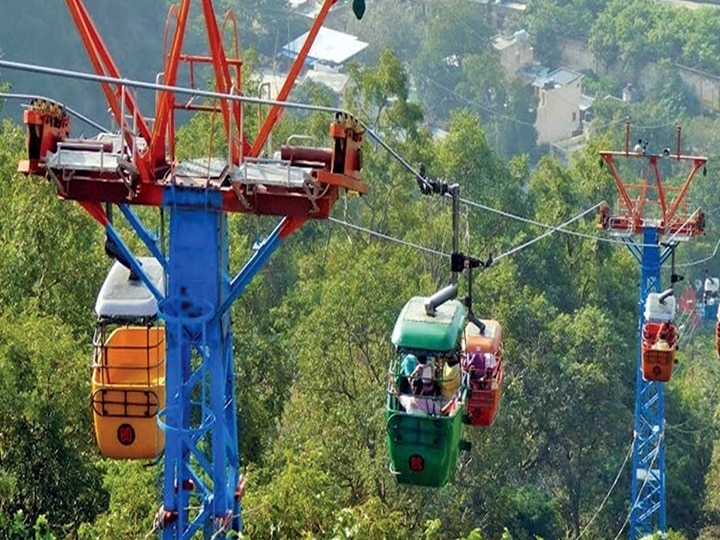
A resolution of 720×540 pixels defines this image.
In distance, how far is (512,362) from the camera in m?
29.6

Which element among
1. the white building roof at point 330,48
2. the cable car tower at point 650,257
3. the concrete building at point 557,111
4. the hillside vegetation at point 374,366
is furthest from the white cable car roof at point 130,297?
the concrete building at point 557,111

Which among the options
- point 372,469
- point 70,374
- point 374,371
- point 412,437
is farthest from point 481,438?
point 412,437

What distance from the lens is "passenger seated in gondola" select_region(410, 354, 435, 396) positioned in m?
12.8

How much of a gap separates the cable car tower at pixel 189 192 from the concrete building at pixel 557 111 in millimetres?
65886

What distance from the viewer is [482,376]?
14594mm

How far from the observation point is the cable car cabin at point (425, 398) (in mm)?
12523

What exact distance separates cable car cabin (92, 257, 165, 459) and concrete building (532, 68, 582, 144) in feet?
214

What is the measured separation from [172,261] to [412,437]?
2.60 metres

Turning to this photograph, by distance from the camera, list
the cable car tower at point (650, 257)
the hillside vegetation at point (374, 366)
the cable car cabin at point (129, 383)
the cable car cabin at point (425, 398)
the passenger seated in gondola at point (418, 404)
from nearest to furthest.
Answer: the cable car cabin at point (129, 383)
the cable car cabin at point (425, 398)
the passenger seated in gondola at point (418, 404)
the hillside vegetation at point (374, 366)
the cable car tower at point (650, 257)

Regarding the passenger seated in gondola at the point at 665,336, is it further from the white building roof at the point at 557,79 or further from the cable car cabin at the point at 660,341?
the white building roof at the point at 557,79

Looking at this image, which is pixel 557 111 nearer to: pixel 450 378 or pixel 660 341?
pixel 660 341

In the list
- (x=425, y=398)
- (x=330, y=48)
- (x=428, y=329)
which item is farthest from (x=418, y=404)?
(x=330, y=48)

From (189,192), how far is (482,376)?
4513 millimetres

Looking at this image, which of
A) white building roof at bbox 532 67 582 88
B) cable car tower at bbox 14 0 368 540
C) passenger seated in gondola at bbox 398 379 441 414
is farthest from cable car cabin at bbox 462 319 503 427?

........

WHAT TO PRODUCE: Rewrite all of the lines above, switching "Looking at this image" to "Considering this image" and keeping everything else unchanged. Leave the pictures out.

RESULT OF THE EXERCISE:
A resolution of 720×540 pixels defines this image.
In distance, how far is (512,362) from the camera in m?
29.6

Which element among
1. the white building roof at point 330,48
2. the cable car tower at point 650,257
3. the concrete building at point 557,111
4. the hillside vegetation at point 374,366
is furthest from the white cable car roof at point 130,297?
the concrete building at point 557,111

Which among the options
- point 372,469
- point 70,374
- point 374,371
- point 412,437
is farthest from point 481,438?
point 412,437

What distance from the lens is "passenger seated in gondola" select_region(410, 354, 435, 396) positioned in m?
12.8

How much of a gap separates the cable car tower at pixel 189 192 from the concrete building at pixel 557 111 in millimetres?
65886

What distance from the viewer is [482,376]?
14594mm

How far from the observation point is the cable car cabin at point (425, 398) (in mm)?
12523

What exact distance separates cable car cabin (92, 257, 165, 459) and concrete building (532, 68, 582, 144) in feet?
214

What is the measured separation from [172,261] to [412,437]?
2.60 metres

Turning to this photograph, by distance from the camera, list
the cable car tower at point (650, 257)
the hillside vegetation at point (374, 366)
the cable car cabin at point (129, 383)
the cable car cabin at point (425, 398)
the passenger seated in gondola at point (418, 404)
from nearest to furthest.
Answer: the cable car cabin at point (129, 383)
the cable car cabin at point (425, 398)
the passenger seated in gondola at point (418, 404)
the hillside vegetation at point (374, 366)
the cable car tower at point (650, 257)

Regarding the passenger seated in gondola at the point at 665,336, is it further from the white building roof at the point at 557,79 or further from the cable car cabin at the point at 660,341?
the white building roof at the point at 557,79

Considering this image, which is pixel 557 111 nearer to: pixel 450 378 or pixel 660 341?
pixel 660 341

In the list
- (x=425, y=398)
- (x=330, y=48)
- (x=428, y=329)
which item is farthest from (x=418, y=404)?
(x=330, y=48)

From (189,192), how far is (482,376)?
4513 millimetres

Considering this image, which of
A) white building roof at bbox 532 67 582 88
B) cable car tower at bbox 14 0 368 540
C) passenger seated in gondola at bbox 398 379 441 414
is farthest from cable car cabin at bbox 462 319 503 427?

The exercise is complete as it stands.